Of the cast, only Samuel L. Jackson comes across well. His character is the most interesting and offers the few glimpses of humor that the movie shows. It may also be that the dialogue sounds better from him, because as a comic book collector, it is more natural that he talk like a comic book character. Robin Wright Penn is completely superfluous to the plot and her inclusion simply drags the pace down even more. Which is a shame for such fine actress. Bruce Willis is in his serious mode here, but displays little of the acting range that he showed he was capable of in 12 Monkeys.
M. Night Shyamalan tries to create a style for this movie with several trick camera shots. However, most of them are so obviously put in just for their own sake that any impact they might have, is lost. As writer, producer, and director of this movie, it seems that he has too much power. Someone else should have stepped in and edited this movie down. At least the pace would have been quicker.
The plot to this movie might have made an interesting hour long episode of the X-Files, but, at least with it's pacing, it can not sustain itself for a full length motion picture.
Samuel L. Jackson in Unbreakable.
M. Night Shyamalan starts from the opening scene to create a mysterious and suspenseful mood. Although, as Scott mentioned, the pace is very relaxed, this movie does manage to be intriguing. The look and overall style however, is so similar to Sixth Sense that it can only suffer from the comparison. I found myself half expecting to hear Bruce Willis' son say 'I see dead People'.

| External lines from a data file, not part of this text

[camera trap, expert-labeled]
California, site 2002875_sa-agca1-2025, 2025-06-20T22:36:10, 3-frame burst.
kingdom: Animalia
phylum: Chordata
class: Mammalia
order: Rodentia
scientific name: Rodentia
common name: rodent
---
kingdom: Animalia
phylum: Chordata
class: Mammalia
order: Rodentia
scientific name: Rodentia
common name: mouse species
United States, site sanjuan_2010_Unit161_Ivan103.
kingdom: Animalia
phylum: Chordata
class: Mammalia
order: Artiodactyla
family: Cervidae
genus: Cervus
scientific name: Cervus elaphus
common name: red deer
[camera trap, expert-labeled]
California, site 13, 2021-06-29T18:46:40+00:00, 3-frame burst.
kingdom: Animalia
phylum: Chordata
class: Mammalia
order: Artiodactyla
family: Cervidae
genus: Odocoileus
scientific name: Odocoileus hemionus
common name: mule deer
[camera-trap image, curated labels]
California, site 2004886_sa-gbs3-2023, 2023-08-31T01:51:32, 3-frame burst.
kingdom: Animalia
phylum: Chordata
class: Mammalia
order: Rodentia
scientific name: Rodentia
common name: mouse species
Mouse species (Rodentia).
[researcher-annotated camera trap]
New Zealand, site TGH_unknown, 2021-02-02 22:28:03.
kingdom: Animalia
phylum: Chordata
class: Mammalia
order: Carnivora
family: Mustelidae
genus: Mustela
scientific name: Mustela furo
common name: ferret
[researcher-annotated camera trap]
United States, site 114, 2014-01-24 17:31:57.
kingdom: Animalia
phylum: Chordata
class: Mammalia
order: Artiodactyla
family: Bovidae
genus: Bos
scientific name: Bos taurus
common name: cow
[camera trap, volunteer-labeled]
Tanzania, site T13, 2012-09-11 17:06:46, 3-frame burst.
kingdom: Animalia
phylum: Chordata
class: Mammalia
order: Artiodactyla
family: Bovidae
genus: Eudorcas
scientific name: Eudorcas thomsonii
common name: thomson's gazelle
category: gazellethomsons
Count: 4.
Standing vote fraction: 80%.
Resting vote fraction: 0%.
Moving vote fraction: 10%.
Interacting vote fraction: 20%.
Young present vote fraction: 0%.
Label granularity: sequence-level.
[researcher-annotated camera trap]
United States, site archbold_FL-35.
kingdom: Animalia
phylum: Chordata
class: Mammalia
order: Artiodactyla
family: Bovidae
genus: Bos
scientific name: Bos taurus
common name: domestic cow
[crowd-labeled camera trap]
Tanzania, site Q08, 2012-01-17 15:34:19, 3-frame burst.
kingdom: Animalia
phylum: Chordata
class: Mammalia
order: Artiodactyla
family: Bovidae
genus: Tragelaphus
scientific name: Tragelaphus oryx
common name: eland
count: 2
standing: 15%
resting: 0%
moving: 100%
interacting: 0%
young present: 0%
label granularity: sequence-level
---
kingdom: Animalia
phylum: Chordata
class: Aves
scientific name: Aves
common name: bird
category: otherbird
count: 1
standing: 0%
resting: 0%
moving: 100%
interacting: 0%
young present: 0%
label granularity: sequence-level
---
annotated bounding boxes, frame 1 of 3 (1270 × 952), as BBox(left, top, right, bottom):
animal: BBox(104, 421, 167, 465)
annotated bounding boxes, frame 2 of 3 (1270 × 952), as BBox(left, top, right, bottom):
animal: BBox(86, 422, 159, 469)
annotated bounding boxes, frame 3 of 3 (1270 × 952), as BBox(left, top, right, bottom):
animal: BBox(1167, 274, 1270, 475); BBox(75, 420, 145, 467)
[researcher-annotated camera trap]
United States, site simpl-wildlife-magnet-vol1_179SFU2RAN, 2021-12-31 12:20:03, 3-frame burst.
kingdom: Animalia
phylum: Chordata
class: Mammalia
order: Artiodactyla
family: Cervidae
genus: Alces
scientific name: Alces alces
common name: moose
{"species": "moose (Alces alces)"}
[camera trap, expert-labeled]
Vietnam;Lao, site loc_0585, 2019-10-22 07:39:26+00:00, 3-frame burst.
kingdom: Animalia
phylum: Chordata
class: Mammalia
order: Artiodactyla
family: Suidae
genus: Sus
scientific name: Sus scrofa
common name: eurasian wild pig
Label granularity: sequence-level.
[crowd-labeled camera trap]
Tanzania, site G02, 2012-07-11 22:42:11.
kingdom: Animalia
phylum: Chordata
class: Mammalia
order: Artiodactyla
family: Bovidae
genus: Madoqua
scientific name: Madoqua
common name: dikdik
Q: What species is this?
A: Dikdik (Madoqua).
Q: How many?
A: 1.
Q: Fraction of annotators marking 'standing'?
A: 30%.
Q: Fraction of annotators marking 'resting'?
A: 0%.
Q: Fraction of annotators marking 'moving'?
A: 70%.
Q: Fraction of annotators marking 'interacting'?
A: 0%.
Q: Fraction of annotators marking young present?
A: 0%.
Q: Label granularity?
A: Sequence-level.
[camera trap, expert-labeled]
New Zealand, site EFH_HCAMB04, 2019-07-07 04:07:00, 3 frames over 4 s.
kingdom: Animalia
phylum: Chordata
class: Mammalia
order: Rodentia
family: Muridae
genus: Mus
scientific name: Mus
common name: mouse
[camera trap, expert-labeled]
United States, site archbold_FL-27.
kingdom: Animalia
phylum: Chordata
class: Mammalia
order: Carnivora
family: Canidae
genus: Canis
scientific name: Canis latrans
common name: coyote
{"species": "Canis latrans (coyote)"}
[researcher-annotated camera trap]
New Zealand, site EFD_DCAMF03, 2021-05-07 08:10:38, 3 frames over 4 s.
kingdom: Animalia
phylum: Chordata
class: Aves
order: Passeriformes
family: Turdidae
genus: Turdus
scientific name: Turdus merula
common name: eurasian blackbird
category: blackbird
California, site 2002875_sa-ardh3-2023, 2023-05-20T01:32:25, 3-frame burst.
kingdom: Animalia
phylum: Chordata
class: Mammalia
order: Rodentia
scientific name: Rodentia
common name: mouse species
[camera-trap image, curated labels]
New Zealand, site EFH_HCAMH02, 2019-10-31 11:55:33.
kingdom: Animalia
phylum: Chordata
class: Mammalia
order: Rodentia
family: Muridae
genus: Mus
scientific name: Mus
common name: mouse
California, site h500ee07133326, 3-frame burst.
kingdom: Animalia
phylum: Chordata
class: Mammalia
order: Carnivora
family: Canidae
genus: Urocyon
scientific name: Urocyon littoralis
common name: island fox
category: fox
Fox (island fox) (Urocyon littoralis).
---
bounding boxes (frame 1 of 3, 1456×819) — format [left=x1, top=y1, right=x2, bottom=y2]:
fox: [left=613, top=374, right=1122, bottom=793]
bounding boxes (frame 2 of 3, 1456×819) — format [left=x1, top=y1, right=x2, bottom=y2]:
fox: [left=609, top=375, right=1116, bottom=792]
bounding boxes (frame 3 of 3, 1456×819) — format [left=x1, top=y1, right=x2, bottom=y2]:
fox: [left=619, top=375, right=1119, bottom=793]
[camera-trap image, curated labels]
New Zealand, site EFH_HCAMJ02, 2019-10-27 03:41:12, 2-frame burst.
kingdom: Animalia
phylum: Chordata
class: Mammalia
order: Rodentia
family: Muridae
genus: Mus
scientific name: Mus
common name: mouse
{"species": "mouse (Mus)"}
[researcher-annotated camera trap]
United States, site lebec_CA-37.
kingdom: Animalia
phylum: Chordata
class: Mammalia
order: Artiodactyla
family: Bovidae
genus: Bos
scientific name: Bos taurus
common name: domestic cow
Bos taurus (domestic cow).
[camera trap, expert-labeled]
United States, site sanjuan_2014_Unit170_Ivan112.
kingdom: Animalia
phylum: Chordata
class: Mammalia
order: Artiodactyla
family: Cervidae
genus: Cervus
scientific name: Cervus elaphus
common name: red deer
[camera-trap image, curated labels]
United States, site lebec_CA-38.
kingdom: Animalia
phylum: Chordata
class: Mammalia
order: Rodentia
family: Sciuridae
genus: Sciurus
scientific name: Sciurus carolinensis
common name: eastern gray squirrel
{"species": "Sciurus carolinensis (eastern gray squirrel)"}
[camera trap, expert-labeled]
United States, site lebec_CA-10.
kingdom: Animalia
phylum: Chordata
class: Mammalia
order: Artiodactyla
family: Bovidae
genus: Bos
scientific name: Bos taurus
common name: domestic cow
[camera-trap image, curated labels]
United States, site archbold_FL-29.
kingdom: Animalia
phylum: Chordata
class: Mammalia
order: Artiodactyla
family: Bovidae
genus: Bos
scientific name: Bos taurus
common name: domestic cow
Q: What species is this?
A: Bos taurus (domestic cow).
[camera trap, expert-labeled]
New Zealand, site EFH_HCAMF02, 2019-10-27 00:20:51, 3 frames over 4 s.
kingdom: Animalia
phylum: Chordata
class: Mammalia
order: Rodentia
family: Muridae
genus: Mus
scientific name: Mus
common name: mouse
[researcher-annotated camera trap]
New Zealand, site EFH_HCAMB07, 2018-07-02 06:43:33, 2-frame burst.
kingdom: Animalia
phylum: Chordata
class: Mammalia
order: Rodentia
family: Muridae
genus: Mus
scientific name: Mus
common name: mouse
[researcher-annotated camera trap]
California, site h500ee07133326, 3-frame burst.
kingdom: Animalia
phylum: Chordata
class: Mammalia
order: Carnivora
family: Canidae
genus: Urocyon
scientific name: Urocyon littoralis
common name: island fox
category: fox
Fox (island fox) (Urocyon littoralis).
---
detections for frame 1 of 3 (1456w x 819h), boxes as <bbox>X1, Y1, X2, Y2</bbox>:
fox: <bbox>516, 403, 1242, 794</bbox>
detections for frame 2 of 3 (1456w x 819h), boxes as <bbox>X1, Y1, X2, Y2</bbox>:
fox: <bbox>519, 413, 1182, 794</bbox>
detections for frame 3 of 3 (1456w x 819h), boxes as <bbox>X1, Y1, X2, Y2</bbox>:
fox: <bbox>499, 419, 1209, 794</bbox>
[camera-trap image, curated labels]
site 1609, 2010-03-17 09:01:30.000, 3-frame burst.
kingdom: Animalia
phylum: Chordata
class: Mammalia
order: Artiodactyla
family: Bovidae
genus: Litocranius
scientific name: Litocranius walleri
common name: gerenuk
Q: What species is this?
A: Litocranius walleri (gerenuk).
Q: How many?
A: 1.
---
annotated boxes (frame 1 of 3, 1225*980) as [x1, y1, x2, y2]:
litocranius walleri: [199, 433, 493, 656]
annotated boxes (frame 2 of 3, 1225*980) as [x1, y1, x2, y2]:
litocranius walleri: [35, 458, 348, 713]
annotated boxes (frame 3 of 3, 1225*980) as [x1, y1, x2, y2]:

My brother has pretty much summed up my opinion already, all I can add is what I think would have made this a better or at least more entertaining movie. First of all give Samuel L. Jackson more scenes, he really is the most interesting character and yet he has relatively few scenes with Bruce Willis. I appreciate the director not wanting the action to be too much like a comic book, but a little more of it would have gone a long way towards redeeming this film. And how in the hell did Bruce Willis not realize he could bench-press 350 pounds? Of course he should already have been aware of his gifts, and it shouldn't take finding a card on the windshield of his car which asks him how many days he's been sick in his life to make him start thinking that maybe he has special powers.
I do recommend this movie if you are an adult comic book collector. There are a few humorous moments that can be appreciated and the premise itself is brilliant even though the execution of it is only mediocre.
Bruce Willis in Unbreakable.
September 14th 2001, I found myself in need of a few hours of escape from the news. I had seen those planes crash into those buildings at least a hundred times. All the networks were carrying the same terrorist information so I rented a DVD.
I chose Unbreakable, only because my fellow Movie Buff brothers had already reviewed it. They have gone into the plot already, so I will skip to my opinion.
The director has an artist's eye. There were scenes where I noticed the camera movement, there was the depressing colors, the shining jacket that Scott pointed out. There was the parka with security written on the back that Willis wears when he is in superhero mode. It resembles a cape as he moves. All this proves that this is a director with an eye for visuals. But who gives a shit!
I wanted to be entertained! Finding symbolism in a movie is supposed to come out afterwards when you think back on the movie. I was so damn bored I kept looking for something to interest me. Noticing camera movement just reminded me I was watching a movie.
The scene where Elijah refuses to leave the comic book store was unnecessary. Could he not just have called up Willis's character and told him of the book. Why did we need to waste 5 minutes watching him come across it?
Now back to recent events. The ending of this movie was a bit more startling for me than it would have been seeing it when my brothers did. It turns out that Elijah...Oh, its not a good movie but I hate to spoil the ending.
Drink plenty of caffeine before watching this one.